1

I have a dataset with a column 'Self_Employed'. In these columns are values 'Yes', 'No' and 'NaN. I want to replace the NaN values with a value that is calculated in calc(). I've tried some methods I found on here, but I couldn't find one that was applicable to me. Here is my code, I put the things i've tried in comments.:

    # Handling missing data - Self_employed
SEyes = (df['Self_Employed']=='Yes').sum()
SEno = (df['Self_Employed']=='No').sum()

def calc():
    rand_SE = randint(0,(SEno+SEyes))
    if rand_SE > 81:
        return 'No'
    else:
        return 'Yes'


> # df['Self_Employed'] = df['Self_Employed'].fillna(randint(0,100))
> #df['Self_Employed'].isnull().apply(lambda v: calc())
> 
> 
> # df[df['Self_Employed'].isnull()] = df[df['Self_Employed'].isnull()].apply(lambda v: calc())  
> # df[df['Self_Employed']]
> 
> # df_nan['Self_Employed'] = df_nan['Self_Employed'].isnull().apply(lambda v: calc())
> # df_nan
> 
> #  for i in range(df['Self_Employed'].isnull().sum()):
> #      print(df.Self_Employed[i]


df[df['Self_Employed'].isnull()] = df[df['Self_Employed'].isnull()].apply(lambda v: calc())
df

now the line where i tried it with df_nan seems to work, but then I have a separate set with only the former missing values, but I want to fill the missing values in the whole dataset. For the last row I'm getting an error, i linked to a screenshot of it. Do you understand my problem and if so, can you help?

- [Entries provided]

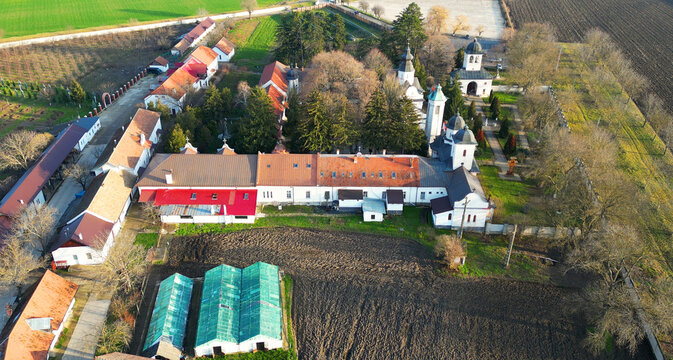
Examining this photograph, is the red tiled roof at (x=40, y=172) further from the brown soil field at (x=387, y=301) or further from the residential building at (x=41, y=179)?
the brown soil field at (x=387, y=301)

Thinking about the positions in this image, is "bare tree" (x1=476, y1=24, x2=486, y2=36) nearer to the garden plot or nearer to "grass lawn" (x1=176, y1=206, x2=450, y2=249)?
the garden plot

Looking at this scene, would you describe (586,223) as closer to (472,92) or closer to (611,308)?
→ (611,308)

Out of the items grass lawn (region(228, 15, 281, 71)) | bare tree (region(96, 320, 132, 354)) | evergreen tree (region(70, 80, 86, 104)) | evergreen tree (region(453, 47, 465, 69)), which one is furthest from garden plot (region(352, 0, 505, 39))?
bare tree (region(96, 320, 132, 354))

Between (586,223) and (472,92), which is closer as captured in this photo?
(586,223)

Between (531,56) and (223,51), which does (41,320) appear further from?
(531,56)

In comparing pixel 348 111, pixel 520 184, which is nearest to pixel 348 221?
pixel 348 111

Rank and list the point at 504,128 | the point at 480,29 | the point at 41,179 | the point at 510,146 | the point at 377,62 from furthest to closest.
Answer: the point at 480,29
the point at 377,62
the point at 504,128
the point at 510,146
the point at 41,179

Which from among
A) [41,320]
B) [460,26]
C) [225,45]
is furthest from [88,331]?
[460,26]

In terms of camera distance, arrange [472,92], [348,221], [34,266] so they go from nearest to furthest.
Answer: [34,266] → [348,221] → [472,92]
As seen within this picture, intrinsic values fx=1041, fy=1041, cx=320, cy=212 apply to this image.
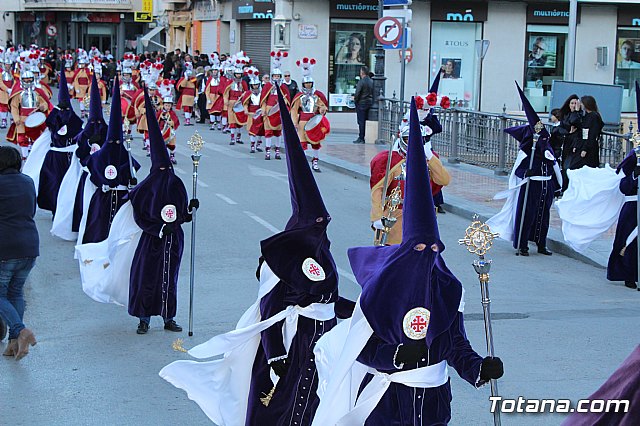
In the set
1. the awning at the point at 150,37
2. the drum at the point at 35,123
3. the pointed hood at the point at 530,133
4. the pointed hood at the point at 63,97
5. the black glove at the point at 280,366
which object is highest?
the awning at the point at 150,37

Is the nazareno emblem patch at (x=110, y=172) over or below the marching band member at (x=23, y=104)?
below

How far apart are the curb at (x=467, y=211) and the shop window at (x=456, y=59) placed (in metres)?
11.3

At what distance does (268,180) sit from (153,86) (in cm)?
389

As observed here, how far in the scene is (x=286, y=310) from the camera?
6.10 metres

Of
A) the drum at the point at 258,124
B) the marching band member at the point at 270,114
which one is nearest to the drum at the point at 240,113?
the marching band member at the point at 270,114

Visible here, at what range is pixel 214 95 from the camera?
30.5 metres

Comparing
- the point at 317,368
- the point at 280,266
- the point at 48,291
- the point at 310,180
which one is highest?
the point at 310,180

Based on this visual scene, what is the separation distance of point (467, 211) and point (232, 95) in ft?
41.6

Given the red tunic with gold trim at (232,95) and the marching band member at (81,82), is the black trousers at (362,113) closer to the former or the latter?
the red tunic with gold trim at (232,95)

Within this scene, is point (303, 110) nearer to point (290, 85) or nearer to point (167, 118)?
point (167, 118)

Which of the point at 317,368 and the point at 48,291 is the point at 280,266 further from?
the point at 48,291

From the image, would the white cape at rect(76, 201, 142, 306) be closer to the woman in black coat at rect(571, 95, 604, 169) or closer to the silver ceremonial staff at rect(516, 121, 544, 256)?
the silver ceremonial staff at rect(516, 121, 544, 256)

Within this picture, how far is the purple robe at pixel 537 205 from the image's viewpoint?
1362cm

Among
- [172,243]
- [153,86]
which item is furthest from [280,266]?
[153,86]
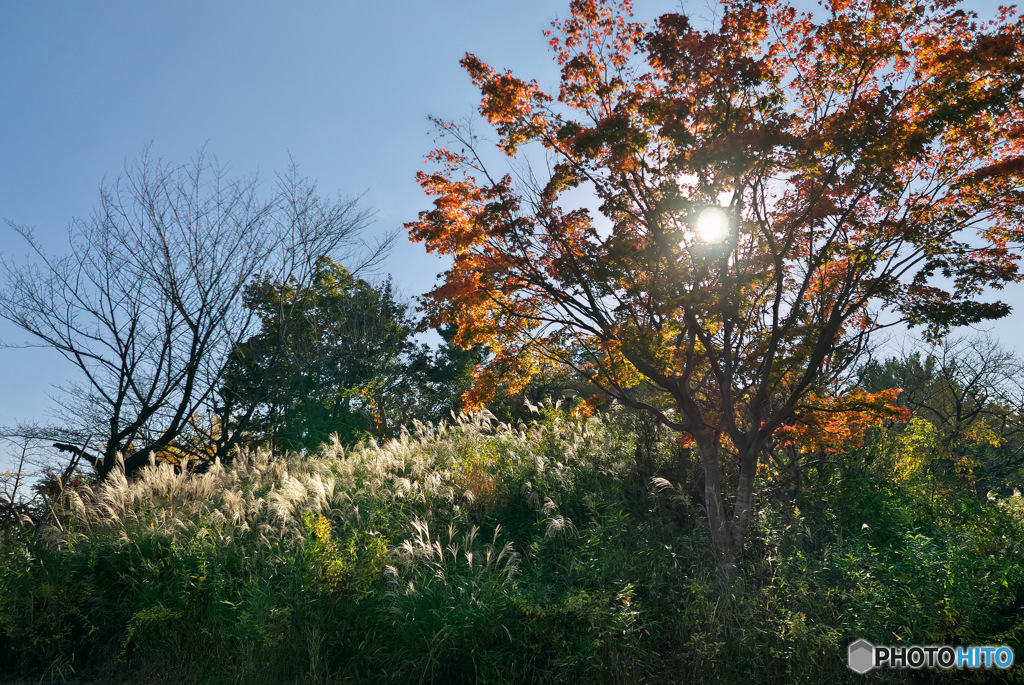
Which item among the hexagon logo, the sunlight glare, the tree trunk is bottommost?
the hexagon logo

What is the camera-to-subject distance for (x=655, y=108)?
7766mm

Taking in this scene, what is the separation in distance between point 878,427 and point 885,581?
5.28 meters

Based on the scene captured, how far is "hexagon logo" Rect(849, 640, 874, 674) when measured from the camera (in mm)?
5426

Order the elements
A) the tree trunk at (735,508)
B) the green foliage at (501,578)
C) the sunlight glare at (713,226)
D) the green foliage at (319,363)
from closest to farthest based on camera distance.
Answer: the green foliage at (501,578), the tree trunk at (735,508), the sunlight glare at (713,226), the green foliage at (319,363)

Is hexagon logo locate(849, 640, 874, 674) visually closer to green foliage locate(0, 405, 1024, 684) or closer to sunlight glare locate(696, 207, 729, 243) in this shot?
green foliage locate(0, 405, 1024, 684)

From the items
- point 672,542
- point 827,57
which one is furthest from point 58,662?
point 827,57

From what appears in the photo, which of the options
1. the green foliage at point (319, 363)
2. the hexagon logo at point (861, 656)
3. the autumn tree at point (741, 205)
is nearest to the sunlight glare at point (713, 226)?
the autumn tree at point (741, 205)

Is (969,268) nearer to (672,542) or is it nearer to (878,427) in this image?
(878,427)
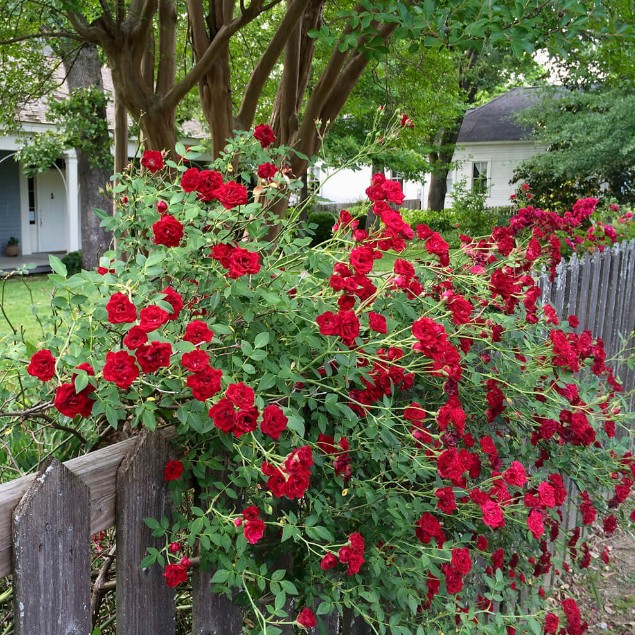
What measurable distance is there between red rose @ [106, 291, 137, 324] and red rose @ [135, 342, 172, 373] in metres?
0.06

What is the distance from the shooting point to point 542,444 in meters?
2.78

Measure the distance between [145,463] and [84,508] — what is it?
0.65ft

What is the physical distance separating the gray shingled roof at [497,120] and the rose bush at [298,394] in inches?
1186

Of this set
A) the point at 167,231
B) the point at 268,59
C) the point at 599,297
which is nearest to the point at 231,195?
the point at 167,231

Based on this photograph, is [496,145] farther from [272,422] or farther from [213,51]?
[272,422]

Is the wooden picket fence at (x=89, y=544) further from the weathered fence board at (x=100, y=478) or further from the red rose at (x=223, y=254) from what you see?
the red rose at (x=223, y=254)

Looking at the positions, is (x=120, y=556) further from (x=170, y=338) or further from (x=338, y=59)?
(x=338, y=59)

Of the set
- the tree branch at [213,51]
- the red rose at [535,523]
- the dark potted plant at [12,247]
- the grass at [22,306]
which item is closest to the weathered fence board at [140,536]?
the red rose at [535,523]

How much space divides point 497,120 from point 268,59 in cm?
2907

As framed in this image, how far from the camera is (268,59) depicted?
18.5 ft

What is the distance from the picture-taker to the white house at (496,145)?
105ft

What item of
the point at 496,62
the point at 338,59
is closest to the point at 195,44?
the point at 338,59

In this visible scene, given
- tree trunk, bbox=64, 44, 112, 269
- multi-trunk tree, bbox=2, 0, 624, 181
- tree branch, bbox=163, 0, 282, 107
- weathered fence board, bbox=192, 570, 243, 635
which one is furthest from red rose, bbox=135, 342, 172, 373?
tree trunk, bbox=64, 44, 112, 269

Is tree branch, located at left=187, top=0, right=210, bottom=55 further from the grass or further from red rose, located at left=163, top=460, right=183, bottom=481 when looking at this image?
red rose, located at left=163, top=460, right=183, bottom=481
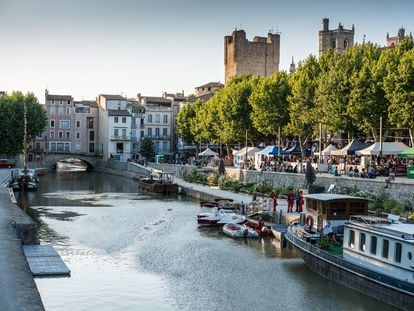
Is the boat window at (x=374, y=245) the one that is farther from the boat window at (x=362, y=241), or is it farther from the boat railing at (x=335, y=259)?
the boat railing at (x=335, y=259)

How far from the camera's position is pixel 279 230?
1449 inches

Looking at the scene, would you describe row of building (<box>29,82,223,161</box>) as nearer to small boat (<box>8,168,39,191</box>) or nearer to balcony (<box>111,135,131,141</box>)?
balcony (<box>111,135,131,141</box>)

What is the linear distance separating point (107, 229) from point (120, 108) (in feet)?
244

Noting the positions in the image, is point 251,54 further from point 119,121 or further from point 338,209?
point 338,209

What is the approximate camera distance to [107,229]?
135 ft

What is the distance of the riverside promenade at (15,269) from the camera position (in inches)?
761

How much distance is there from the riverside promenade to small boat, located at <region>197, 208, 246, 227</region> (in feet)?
38.2

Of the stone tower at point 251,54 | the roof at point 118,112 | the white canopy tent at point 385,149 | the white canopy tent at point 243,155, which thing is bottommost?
the white canopy tent at point 243,155

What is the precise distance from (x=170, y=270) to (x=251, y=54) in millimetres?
99853

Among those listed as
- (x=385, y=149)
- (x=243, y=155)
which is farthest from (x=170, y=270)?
(x=243, y=155)

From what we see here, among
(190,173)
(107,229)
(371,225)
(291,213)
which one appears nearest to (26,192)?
(190,173)

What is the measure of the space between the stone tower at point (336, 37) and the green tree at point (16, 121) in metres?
59.6

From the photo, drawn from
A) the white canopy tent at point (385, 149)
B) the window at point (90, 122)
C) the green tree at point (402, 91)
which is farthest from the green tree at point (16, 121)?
the green tree at point (402, 91)

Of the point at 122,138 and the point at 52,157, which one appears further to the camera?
the point at 122,138
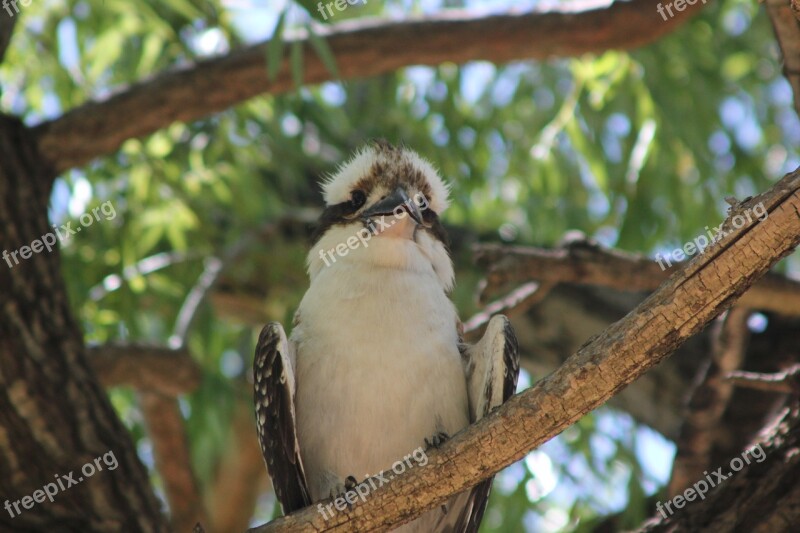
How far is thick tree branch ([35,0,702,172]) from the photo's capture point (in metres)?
5.45

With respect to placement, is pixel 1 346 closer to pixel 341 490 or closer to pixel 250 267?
pixel 341 490

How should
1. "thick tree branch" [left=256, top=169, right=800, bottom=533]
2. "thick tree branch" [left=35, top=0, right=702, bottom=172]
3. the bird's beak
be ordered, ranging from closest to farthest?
"thick tree branch" [left=256, top=169, right=800, bottom=533] → the bird's beak → "thick tree branch" [left=35, top=0, right=702, bottom=172]

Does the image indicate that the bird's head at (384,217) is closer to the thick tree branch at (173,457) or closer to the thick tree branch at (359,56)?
the thick tree branch at (359,56)

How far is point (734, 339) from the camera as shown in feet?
15.7

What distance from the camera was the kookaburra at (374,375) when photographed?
4094 mm

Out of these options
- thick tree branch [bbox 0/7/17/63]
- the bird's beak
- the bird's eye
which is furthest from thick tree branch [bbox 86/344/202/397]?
thick tree branch [bbox 0/7/17/63]

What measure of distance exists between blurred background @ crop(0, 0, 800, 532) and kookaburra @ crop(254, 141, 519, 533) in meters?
1.59

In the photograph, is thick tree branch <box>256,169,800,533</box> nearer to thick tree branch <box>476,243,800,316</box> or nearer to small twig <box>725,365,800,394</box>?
small twig <box>725,365,800,394</box>

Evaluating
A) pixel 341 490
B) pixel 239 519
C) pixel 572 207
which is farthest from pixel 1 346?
pixel 239 519

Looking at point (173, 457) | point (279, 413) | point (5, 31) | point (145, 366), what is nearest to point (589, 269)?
point (279, 413)

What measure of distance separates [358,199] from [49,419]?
1.72 m

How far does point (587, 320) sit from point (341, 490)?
10.4 ft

- [The exercise]
Switch "rand_SE" to "random_value" in the passage of the forum post that opens with "# Handling missing" and closes with "#df['Self_Employed'].isnull().apply(lambda v: calc())", and give that passage with the change. The listing has no connection to the forum post.

- [Worked answer]
# Handling missing data - Self_employed
SEyes = (df['Self_Employed']=='Yes').sum()
SEno = (df['Self_Employed']=='No').sum()

def calc():
    random_value = randint(0,(SEno+SEyes))
    if random_value > 81:
        return 'No'
    else:
        return 'Yes'


> # df['Self_Employed'] = df['Self_Employed'].fillna(randint(0,100))
> #df['Self_Employed'].isnull().apply(lambda v: calc())